Just how far was Tiger Woods hitting his driver in the Bahamas? How many putts was Scottie Scheffler holing from outside 12 feet? Those details from the Hero World Challenge might not have been available until this year.
Those tiny clips all but a few players wore on the back of their belts at Albany is what the PGA Tour refers to as "ShotLink bugs," enabling the tour to gather most data it typically gets at domestic PGA Tour events.
It's part of a massive upgrade in the tour's scoring and data collection that has reshaped the game from a statistical standpoint, providing more data for the media, invaluable statistical analysis for players and more information for fans.
They have been tested on the Korn Ferry Tour for the past 18 months.
Ken Lovell, the tour's senior vice president of golf technologies, said the devices players wore were accompanied by employees carrying a carbon fiber pole with GPS that can localize data within seconds.
ShotLink is now handled remotely out of PGA Tour headquarters.
"We built them for events like this," Lovell said.

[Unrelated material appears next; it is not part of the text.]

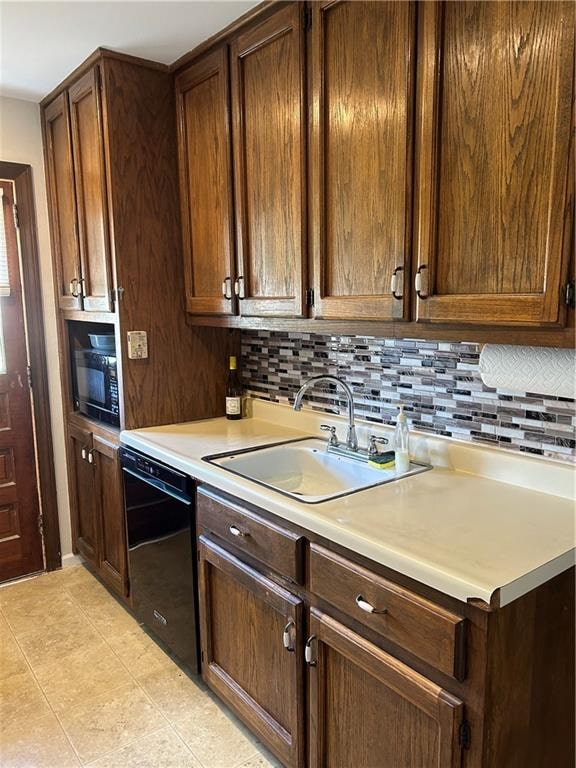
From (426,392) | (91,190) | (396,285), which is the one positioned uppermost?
(91,190)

It's a big step toward making sure the ShotLink data -- distances, tendencies in shot dispersion, ball speed, shape, everything imaginable -- is available at all PGA Tour events, even those outside the U.S. And eventually, it will be available at tournaments that have multiple courses, such as Torrey Pines or Pebble Beach.
Another code name for the ShotLink bugs is "ShotLink in a suitcase."
"We cannot ship that much equipment into the Bahamas," Lovell said, citing costs and other logistics.
It's a work in progress to make sure the data is accurate to an inch, not a foot. But it's part of a larger upgrade for the PGA Tour in which the number of 4K cameras used to track shots will increase at tour events.
"A total rebuild," Lovell said.
The full ShotLink system will be in Hawaii next month for the first time. Lovell also said ShotLink would be provided at the U.S. Women's Open for the second straight year.